On est donc bien loin des valeurs de solidarité et des missions de régulateur social revendiquées par les partenaires sociaux qui ont finalement comme seul objectif de maintenir un système de financement opaque d’organisations syndicales.
En cette occasion le paritarisme ne montre pas – une fois de plus - son sens des responsabilités et de l’intérêt général.
Quelles solutions ?
Un régime unifié de retraite complémentaire par répartition des salariés sera institué au 1er janvier 2019. L’Agirc sera absorbée par l’Arrco qui dispose de réserves financières plus importantes. L’historique statut cadre de 1947 qui comportait un volet prévoyance va donc disparaître.

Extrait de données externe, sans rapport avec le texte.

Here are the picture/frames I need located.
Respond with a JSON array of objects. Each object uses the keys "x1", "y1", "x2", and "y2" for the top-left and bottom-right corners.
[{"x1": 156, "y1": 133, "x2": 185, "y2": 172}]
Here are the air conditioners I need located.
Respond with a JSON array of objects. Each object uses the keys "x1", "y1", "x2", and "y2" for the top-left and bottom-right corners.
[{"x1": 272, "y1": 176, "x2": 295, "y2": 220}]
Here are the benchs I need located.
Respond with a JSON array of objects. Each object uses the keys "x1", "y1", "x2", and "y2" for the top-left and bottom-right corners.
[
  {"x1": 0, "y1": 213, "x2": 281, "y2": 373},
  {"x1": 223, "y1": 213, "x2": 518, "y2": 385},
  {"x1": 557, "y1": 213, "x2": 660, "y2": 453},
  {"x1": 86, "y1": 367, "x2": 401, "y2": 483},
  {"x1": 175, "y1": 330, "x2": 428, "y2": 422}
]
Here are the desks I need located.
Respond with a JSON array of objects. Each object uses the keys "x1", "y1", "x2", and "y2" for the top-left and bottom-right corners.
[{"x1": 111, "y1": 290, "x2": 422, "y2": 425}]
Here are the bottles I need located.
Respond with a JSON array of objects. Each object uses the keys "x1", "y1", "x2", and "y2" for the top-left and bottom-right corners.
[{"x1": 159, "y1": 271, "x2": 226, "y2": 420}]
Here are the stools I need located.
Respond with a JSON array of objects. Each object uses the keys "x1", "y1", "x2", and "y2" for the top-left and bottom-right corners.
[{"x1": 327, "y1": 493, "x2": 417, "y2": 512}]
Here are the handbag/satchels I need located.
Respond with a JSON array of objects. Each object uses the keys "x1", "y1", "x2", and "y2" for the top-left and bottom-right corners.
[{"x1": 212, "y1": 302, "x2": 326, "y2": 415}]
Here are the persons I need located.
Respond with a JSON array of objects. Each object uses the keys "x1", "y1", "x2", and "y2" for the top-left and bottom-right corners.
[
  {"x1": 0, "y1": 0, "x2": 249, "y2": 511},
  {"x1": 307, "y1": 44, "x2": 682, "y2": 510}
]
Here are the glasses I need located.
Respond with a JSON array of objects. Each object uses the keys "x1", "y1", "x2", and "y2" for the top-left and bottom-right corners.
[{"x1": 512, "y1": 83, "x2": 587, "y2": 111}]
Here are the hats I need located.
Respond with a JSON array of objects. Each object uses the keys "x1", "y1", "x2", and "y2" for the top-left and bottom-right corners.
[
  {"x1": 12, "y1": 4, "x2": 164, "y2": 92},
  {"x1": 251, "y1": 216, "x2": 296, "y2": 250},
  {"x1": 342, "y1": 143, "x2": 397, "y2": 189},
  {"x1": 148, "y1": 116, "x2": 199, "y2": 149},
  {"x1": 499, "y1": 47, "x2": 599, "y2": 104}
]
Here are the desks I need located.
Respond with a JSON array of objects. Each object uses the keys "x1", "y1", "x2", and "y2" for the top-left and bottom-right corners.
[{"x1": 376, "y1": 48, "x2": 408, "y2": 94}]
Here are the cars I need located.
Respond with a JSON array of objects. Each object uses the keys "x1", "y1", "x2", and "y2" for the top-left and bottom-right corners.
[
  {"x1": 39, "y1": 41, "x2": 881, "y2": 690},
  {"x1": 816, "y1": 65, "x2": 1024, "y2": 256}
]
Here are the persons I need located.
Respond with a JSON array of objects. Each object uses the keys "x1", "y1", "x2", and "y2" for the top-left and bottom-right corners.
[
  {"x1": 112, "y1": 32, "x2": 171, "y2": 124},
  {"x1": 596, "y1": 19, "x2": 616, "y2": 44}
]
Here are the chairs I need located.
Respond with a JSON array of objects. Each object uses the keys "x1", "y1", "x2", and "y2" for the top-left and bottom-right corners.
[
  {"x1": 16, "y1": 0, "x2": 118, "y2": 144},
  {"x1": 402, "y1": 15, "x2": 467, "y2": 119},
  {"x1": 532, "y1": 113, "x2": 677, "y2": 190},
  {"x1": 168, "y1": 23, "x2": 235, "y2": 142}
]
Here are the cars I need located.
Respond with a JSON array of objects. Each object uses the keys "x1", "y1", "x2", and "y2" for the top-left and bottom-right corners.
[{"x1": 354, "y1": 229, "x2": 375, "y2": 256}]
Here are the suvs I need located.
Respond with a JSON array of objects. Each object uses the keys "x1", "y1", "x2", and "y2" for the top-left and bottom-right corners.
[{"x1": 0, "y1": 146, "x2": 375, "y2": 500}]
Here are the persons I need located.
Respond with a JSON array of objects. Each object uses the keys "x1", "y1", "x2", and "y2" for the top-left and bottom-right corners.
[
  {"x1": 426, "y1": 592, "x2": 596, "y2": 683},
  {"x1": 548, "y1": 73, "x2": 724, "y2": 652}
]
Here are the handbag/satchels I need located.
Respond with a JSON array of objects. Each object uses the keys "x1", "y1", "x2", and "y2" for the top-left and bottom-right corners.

Pourquoi ne pas en profiter pour créer à partir du 1er janvier 2019 un régime de prévoyance pour l’ensemble des salariés- totalement distinct du régime de retraite - simple et ouvert à l’ensemble des acteurs (compagnies d’assurance, institutions de prévoyance, mutuelles 45), et identique quelles que soient les branches qui prévoient de par leurs convetnions collectives un régime collectif de prévoyance. Ce serait beaucoup plus compréhensible pour les salariés qui bénéficieraient d’un régime de prévoyance complémentaire minimum y compris en cas de changement d’employeur. Chaque entreprise pourrait alors compléter ce régime en fonction de sa propre stratégie de protection sociale au bénéfice de ses salariés. Les entreprises offrant une protection sociale de bonne qualité deviendront plus attractives pour recruter du personnel de qualité.